Data Management
Lecture Notes for CS349W
Fall Quarter 2008
John Ousterhout
- Traditional GUI applications:
- Application-specific file format on disk
- Often binary (not a good idea)
- Recently, movement towards XML
- Application reads file into memory during startup
- Data kept entirely in memory while application runs
- Application-specific data structures provide fast access
- Data in memory is volatile: can be lost after a crash
- Making data durable:
- Explicit user "save" operation: regenerate entire disk file
- Auto-save at regular intervals
- Undo-redo log:
- Flush to disk after every operation
- Delete log during normal application exit
- Check for log during startup: presence of log means
application didn't exit normally
- Replay log to recover work lost during crash
- Problems with this approach for Web applications:
- Designed for single-user applications
- Stateful (vs. stateless trend for Web applications)
- How does this scale over multiple servers?
- How does it handle concurrency from multiple users?
- Web applications today use relational databases for back-end storage:
- Automatically get ACID properties: durability, support for
concurrent access by multiple users, etc.
- Relational model is general enough to support virtually anything.
- Web servers remain stateless:
- Each request executes database queries to retrieve the data it needs.
- If a request makes updates they are committed to the database
by the end of the request.
- Easily scales to multiple servers, each communicating with the
database via a network.
- Problems with RDBMS: performance and scalability
- Performance:
- RDBMS may have to fetch data from disk for every request.
- Possible solution: caching in main memory
- By database itself
- By special caching service such as memcached
- Database storage structures and queries are very flexible and
general, but not optimized for any particular application or
algorithm:
- Pointer-based structures (lists, trees, etc.) seem
particularly difficult to implement efficiently
- RDBMS's grew up in a world of forms where response time of
0.5-5 seconds was fine and complex operations could take much
longer
- Highly interactive applications need response time in 10's of
milliseconds; is this beyond the capability or RDBMSs?
- ElectricCommander experience:
- Data retrieval time for not request almost always >= 250ms.
- Complex requests take 1-30 seconds.
- Significant effort spent tuning queries to reduce response
times >> 10 seconds.
- Example: scrolling the jobs page.
- Scalability: as the number of front-end servers scales, the
throughput of the RDBMS must scale to match
- If the RDBMS runs on a single machine, it will eventually
become the bottleneck
- RDBMS don't appear to scale across networked machines very
well: perhaps 5-10 machines, not 100-1000?
- The relational model tends to fragment data across multiple
rows and tables, making it hard to achieve locality
- Every server involved in every request?
- In practice, every large-scale Web application has scalability
problems with its database backend (Ebay, Facebook, Amazon, etc.)
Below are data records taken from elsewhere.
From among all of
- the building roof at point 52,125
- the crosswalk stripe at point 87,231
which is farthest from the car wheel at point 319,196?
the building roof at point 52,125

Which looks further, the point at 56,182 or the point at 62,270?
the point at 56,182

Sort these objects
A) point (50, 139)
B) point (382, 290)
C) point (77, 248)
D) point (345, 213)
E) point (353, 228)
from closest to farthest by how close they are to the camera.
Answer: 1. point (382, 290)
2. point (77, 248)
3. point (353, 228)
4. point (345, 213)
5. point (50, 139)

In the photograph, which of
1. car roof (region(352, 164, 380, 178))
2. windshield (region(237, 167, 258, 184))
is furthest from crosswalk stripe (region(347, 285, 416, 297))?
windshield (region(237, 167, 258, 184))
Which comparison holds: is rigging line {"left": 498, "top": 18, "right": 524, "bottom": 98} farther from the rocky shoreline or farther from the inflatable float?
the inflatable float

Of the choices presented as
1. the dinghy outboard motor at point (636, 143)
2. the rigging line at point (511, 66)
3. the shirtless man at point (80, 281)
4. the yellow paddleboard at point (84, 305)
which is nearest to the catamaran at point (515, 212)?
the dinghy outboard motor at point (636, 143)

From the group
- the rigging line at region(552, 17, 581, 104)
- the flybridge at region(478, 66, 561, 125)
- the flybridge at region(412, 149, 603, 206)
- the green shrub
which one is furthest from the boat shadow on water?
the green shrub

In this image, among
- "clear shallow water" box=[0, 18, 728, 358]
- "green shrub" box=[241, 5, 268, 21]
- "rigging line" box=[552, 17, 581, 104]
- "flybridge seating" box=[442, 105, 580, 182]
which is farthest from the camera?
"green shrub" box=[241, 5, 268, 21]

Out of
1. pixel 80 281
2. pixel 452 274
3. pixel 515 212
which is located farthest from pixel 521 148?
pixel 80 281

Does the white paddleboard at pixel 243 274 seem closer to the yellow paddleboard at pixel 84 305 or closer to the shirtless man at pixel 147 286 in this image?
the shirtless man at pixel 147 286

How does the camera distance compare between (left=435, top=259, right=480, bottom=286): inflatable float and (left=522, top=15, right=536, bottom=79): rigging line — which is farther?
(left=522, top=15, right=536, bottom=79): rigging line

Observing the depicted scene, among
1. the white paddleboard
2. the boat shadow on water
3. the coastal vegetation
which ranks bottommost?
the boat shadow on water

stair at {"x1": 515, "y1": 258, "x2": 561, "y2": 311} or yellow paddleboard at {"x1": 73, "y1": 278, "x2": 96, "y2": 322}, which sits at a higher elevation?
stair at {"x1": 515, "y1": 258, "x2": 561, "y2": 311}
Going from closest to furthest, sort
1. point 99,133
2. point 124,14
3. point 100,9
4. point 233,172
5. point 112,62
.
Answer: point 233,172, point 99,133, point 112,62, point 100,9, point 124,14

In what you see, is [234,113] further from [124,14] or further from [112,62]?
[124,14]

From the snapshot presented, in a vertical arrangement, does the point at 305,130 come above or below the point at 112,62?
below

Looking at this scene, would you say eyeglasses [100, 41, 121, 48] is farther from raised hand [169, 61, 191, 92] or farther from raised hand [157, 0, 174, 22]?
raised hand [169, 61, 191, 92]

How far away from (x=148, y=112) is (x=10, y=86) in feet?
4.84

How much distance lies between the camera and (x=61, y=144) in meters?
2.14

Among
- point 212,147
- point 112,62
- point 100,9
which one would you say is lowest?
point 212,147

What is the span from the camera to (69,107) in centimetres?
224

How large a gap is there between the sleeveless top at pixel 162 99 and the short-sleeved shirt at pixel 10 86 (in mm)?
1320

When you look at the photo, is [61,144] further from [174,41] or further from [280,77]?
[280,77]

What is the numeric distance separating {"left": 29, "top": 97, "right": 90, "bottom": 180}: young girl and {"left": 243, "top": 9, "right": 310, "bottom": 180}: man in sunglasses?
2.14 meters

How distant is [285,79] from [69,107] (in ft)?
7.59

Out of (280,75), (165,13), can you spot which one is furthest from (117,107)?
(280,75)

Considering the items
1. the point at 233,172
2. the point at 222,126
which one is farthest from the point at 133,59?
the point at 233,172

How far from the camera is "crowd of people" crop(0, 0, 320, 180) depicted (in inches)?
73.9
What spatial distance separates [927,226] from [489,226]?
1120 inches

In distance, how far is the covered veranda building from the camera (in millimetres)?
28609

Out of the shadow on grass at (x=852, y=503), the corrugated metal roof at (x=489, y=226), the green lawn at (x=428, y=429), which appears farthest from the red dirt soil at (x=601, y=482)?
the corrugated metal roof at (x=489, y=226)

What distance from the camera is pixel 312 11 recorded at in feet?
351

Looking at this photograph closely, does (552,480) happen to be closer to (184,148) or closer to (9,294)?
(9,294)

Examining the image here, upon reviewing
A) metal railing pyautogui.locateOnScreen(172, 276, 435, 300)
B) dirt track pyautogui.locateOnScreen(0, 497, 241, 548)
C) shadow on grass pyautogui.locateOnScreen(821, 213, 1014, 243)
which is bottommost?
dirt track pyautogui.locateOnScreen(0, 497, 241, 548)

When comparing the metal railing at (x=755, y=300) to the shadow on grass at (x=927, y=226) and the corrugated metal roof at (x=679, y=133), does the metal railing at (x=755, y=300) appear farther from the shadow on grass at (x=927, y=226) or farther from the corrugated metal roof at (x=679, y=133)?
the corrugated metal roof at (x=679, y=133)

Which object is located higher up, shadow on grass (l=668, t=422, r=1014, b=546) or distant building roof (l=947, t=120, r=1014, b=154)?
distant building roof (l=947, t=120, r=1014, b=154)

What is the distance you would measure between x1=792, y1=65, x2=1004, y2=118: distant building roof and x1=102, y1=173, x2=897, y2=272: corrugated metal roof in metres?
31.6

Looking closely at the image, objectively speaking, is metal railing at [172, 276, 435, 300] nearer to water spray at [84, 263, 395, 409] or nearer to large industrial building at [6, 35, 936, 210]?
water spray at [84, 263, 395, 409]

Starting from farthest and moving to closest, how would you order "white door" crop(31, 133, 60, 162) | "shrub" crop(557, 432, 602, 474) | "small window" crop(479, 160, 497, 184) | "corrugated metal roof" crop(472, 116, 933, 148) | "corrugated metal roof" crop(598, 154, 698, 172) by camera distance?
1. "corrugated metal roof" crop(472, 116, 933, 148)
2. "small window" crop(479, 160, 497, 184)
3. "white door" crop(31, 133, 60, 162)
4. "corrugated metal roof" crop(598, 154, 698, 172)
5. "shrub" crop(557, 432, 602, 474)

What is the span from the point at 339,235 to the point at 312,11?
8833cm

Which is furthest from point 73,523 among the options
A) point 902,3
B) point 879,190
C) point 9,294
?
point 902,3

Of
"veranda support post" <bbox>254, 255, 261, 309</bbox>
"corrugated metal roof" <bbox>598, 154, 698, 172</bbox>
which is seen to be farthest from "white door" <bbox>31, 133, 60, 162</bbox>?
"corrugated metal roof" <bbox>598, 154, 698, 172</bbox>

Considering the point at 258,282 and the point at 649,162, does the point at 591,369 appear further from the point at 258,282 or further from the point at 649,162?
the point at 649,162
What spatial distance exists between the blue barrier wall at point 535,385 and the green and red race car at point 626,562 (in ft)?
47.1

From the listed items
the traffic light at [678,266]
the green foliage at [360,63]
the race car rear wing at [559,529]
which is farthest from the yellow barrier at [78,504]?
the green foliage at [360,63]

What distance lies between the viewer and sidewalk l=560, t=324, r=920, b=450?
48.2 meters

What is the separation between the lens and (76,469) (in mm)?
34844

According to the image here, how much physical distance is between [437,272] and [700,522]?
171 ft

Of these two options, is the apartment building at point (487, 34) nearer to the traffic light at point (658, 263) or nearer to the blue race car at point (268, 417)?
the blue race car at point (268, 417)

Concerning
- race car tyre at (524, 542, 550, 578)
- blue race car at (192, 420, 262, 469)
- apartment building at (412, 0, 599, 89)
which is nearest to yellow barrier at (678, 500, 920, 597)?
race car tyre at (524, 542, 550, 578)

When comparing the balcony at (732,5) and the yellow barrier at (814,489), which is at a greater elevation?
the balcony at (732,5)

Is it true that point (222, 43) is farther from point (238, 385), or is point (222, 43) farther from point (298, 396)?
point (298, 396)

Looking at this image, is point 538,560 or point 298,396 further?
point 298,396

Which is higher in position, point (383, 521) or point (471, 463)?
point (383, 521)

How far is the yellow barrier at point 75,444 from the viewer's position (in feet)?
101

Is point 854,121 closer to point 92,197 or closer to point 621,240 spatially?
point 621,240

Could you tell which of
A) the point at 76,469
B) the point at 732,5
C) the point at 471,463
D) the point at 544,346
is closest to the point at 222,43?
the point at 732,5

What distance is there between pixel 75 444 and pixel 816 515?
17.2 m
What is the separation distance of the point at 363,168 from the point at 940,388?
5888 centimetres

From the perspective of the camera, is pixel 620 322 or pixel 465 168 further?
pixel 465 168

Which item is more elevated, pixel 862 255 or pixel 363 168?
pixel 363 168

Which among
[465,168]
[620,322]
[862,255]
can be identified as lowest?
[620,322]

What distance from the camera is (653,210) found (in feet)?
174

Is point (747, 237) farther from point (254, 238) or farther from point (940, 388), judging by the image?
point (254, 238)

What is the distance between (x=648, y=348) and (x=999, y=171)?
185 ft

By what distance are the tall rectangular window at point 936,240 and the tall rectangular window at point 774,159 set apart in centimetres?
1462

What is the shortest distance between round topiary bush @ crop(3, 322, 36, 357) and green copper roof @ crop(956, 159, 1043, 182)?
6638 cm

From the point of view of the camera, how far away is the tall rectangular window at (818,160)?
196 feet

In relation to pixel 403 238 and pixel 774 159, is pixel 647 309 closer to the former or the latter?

- Partition database manually into multiple instances
- Hard to manage
- Example: in early 2008 Facebook had 100,000 logical databases on
1800 MySQL instances to support 35000 page views/sec (doubling
every few months)
- There seems to be general agreement that RDBMSs aren't working well
for large-scale Web applications, as well as talk that RDBMSs are
running out of steam overall.
- A technology that has passed its peak?
- If so, what will replace it?
- Alternatives beginning to appear:
- Amazon Dynamo: key-value store
- Google BigTable
- Some thoughts on the ideal storage system:
- Scalability:
- Based on commodity parts (e.g., 1RU rackmounts)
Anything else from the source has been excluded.